Elizabeth estaba preparada para verlo ahora en su ambiente, y no pudo menos que pensar que al
mostrarles las buenas proporciones de la estancia, su aspecto y su mobiliario, Collins se dirigía
especialmente a ella, como si deseara hacerle sentir lo que había perdido al rechazarle. Pero aunque todo
parecía reluciente y confortable, Elizabeth no pudo gratificarle con ninguna señal de arrepentimiento, sino
que más bien se admiraba de que su amiga pudiese tener una aspecto tan alegre con semejante compañero.
Cuando Collins decía algo que forzosamente tenía que avergonzar a su mujer, lo que sucedía no pocas
veces, Elizabeth volvía involuntariamente los ojos hacia Charlotte. Una vez o dos pudo descubrir que ésta
se sonrojaba ligeramente; pero, por lo común, Charlotte hacía como que no le oía.
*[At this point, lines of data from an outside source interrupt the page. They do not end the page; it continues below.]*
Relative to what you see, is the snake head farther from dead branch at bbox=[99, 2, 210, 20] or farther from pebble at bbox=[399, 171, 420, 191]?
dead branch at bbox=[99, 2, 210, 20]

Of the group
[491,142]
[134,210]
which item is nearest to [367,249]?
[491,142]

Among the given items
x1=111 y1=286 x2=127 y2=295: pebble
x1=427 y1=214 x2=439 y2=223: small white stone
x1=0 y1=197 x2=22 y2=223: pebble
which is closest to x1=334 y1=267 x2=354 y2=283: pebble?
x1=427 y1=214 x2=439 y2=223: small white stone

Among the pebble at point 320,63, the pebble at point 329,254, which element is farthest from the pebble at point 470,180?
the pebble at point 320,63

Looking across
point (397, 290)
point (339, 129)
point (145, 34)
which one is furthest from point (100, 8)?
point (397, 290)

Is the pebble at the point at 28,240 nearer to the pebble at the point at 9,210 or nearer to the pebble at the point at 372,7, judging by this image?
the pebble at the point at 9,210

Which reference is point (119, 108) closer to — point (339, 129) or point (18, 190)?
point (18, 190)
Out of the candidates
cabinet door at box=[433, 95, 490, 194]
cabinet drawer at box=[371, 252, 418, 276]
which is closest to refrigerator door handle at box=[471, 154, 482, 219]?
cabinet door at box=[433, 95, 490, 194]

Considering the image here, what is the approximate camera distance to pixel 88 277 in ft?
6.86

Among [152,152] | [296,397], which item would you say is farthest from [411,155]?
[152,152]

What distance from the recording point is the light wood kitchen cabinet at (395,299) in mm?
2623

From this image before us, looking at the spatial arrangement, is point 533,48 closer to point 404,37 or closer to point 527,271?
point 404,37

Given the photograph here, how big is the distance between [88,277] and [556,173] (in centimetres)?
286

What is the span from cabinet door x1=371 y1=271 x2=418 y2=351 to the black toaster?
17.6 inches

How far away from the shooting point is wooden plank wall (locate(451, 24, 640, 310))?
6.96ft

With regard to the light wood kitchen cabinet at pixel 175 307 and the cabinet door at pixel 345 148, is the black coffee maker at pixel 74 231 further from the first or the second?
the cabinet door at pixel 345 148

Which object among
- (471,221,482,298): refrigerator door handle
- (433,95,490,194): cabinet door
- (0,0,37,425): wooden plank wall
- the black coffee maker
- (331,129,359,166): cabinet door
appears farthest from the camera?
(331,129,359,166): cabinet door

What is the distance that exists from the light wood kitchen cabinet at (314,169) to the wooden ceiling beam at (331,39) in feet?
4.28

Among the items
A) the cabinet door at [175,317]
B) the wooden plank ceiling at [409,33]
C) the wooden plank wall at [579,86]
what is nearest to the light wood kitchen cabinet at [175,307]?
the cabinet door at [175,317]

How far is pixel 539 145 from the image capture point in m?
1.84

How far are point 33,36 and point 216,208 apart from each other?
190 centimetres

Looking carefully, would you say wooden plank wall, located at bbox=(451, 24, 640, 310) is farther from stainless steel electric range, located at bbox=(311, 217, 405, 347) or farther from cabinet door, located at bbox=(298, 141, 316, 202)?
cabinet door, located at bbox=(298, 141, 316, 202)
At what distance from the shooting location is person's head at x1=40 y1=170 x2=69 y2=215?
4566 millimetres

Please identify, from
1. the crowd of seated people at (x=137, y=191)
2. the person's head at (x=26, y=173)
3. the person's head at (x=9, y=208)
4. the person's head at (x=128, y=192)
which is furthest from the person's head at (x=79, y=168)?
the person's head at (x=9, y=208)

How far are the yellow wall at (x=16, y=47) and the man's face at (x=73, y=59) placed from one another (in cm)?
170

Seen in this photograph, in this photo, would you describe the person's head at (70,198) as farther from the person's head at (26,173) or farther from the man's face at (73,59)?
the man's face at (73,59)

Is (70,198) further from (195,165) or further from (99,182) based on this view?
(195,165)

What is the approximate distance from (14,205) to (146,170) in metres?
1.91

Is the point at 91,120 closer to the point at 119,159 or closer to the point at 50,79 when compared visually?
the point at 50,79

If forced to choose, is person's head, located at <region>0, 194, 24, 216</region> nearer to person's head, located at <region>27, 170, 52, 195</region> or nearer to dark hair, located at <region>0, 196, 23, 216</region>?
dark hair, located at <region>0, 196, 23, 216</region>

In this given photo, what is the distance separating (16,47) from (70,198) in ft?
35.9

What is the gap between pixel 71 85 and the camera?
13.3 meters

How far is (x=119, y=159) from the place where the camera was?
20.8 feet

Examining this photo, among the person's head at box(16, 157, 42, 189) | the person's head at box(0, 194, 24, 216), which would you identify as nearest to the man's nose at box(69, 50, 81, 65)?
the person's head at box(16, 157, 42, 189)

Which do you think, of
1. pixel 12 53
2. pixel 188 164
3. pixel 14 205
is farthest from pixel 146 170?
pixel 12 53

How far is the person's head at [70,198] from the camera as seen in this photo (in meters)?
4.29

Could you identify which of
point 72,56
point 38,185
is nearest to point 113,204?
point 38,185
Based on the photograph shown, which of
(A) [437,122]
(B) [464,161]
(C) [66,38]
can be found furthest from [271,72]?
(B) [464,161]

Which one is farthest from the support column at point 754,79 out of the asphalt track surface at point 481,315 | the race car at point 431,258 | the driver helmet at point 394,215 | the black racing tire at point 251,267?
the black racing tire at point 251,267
Después de estar
sentados durante un rato, el suficiente para admirar todos y cada uno de los muebles, desde el aparador a la
rejilla de la chimenea, y para contar el viaje y todo lo que había pasado en Londres, el señor Collins les
invitó a dar un paseo por el jardín, que era grande y bien trazado y de cuyo cuidado se encargaba él
personalmente. Trabajar en el jardín era uno de sus más respetados placeres; Elizabeth admiró la seriedad
con la que Charlotte hablaba de lo saludable que era para Collins y confesó que ella misma lo animaba a
hacerlo siempre que le fuera posible. Guiándoles a través de todas las sendas y recovecos y sin dejarles
apenas tiempo de expresar las alabanzas que les exigía, les fue señalando todas las vistas con una
minuciosidad que estaba muy por encima de su belleza. Enumeraba los campos que se divisaban en todas
direcciones y decía cuántos árboles había en cada uno. Pero de todas las vistas de las que su jardín, o la
campiña, o todo el reino podía enardecerse, no había otra que pudiese compararse a la de Rosings, que se
descubría a través de un claro de los árboles que limitaban la finca en la parte opuesta a la fachada de su
casa. La mansión era bonita, moderna y estaba muy bien situada, en una elevación del terreno.
Desde el jardín, Collins hubiese querido llevarles a recorrer sus dos praderas, pero las señoras no
iban calzadas a propósito para andar por la hierba aún helada y desistieron. Sir William fue el único que le
acompañó. Charlotte volvió a la casa con su hermana y Elizabeth, sumamente contenta probablemente por
poder mostrársela sin la ayuda de su marido. Era pequeña pero bien distribuida, todo estaba arreglado con
orden y limpieza, mérito que Elizabeth atribuyó a Charlotte. Cuando se podía olvidar a Collins, se respiraba
un aire más agradable en la casa; y por la evidente satisfacción de su amiga, Elizabeth pensó que debería olvidarlo más a menudo.
Ya le habían dicho que lady Catherine estaba todavía en el campo. Se volvió a hablar de ella
mientras cenaban, y Collins, sumándose a la conversación, dijo:
––Sí, Elizabeth; tendrá usted el honor de ver a lady Catherine de Bourgh el próximo domingo en la
iglesia, y no necesito decirle lo que le va a encantar. Es toda afabilidad y condescendencia, y no dudo que
la honrará dirigiéndole la palabra en cuanto termine el oficio religioso. Casi no dudo tampoco de que usted
y mi cuñada María serán incluidas en todas las invitaciones con que nos honre durante la estancia de
ustedes aquí. Su actitud para con mi querida Charlotte es amabilísima. Comemos en Rosings dos veces a la semana y nunca consiente que volvamos a pie. Siempre pide su carruaje para que nos lleve, mejor dicho, uno de sus carruajes, porque tiene varios.
––Lady Catherine es realmente una señora muy respetable y afectuosa ––añadió Charlotte––, y una vecina muy atenta.
––Muy cierto, querida; es exactamente lo que yo digo: es una mujer a la que nunca se puede considerar con bastante deferencia.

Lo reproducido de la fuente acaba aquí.